● PROBLEM:
Update the part of the records that opens with the line containing "In this depiction, as" and closes with the line containing "4. the tree at (999,88)", replacing "depiction" with "image" and leaving all else unchanged.

=-=-=-=-=

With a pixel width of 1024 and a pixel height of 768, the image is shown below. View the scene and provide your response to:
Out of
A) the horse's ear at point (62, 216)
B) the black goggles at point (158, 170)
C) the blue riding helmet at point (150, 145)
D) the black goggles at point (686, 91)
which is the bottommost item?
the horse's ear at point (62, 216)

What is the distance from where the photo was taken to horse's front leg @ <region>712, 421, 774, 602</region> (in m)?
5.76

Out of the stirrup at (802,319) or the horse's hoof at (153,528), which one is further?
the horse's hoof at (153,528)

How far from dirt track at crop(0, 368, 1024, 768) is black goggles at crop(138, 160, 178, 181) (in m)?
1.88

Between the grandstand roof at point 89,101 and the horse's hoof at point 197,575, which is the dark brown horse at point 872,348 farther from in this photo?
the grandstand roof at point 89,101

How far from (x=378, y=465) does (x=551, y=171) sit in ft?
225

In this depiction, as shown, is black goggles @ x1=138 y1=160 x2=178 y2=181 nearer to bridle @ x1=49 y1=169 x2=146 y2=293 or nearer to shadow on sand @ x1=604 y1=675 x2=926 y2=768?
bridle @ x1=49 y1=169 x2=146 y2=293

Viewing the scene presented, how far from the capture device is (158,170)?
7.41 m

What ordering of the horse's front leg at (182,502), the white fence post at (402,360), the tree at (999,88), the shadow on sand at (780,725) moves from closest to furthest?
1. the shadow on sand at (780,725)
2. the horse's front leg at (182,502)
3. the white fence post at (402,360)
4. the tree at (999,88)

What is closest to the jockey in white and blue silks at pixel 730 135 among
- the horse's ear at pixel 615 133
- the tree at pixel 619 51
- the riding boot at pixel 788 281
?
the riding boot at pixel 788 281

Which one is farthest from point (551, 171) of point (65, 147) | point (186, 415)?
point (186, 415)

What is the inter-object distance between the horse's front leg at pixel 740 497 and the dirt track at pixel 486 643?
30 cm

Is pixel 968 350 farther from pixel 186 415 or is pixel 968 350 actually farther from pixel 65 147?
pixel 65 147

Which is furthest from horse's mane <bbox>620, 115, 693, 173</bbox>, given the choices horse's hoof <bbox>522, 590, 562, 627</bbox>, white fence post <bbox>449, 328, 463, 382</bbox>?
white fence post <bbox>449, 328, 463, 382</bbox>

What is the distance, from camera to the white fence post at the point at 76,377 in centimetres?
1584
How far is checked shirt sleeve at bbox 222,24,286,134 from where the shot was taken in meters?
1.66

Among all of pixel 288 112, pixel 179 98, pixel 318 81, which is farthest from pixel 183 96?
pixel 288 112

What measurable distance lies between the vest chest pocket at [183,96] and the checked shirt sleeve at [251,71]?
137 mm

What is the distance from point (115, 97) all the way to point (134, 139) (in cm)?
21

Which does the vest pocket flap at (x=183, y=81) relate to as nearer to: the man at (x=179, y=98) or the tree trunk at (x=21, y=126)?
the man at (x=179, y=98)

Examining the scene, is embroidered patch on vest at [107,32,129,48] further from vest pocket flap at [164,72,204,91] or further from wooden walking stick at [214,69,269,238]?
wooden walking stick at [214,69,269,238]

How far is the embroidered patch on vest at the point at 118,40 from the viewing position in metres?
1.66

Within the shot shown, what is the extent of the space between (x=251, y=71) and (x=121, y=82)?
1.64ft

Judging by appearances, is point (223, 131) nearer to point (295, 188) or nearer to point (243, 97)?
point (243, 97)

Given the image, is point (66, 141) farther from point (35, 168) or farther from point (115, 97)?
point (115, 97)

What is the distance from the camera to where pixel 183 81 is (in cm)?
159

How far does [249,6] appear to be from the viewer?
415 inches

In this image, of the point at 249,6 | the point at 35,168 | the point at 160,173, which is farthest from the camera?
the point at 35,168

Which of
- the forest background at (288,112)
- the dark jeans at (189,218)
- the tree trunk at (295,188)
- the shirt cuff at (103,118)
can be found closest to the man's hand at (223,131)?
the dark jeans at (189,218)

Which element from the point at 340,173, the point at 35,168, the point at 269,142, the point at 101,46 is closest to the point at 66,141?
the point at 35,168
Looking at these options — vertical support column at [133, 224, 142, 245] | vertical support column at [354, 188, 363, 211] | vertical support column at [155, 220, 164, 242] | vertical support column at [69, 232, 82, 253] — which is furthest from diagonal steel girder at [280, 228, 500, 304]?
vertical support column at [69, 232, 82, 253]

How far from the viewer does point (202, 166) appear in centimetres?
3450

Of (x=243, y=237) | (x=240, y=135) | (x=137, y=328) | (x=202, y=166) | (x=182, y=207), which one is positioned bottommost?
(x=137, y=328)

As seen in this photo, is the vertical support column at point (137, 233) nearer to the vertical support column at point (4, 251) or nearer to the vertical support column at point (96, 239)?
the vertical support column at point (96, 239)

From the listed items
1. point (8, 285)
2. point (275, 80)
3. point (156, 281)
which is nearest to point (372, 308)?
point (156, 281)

=-=-=-=-=

● TASK OUTPUT:
In this image, as shown, is black goggles @ x1=138 y1=160 x2=178 y2=181 nearer to bridle @ x1=49 y1=169 x2=146 y2=293 or nearer to shadow on sand @ x1=604 y1=675 x2=926 y2=768?
bridle @ x1=49 y1=169 x2=146 y2=293

Viewing the scene presented, how far from the capture device is (158,170)?
7.41 m

What ordering of the horse's front leg at (182,502), the white fence post at (402,360), the tree at (999,88), the shadow on sand at (780,725) moves from closest to furthest?
1. the shadow on sand at (780,725)
2. the horse's front leg at (182,502)
3. the white fence post at (402,360)
4. the tree at (999,88)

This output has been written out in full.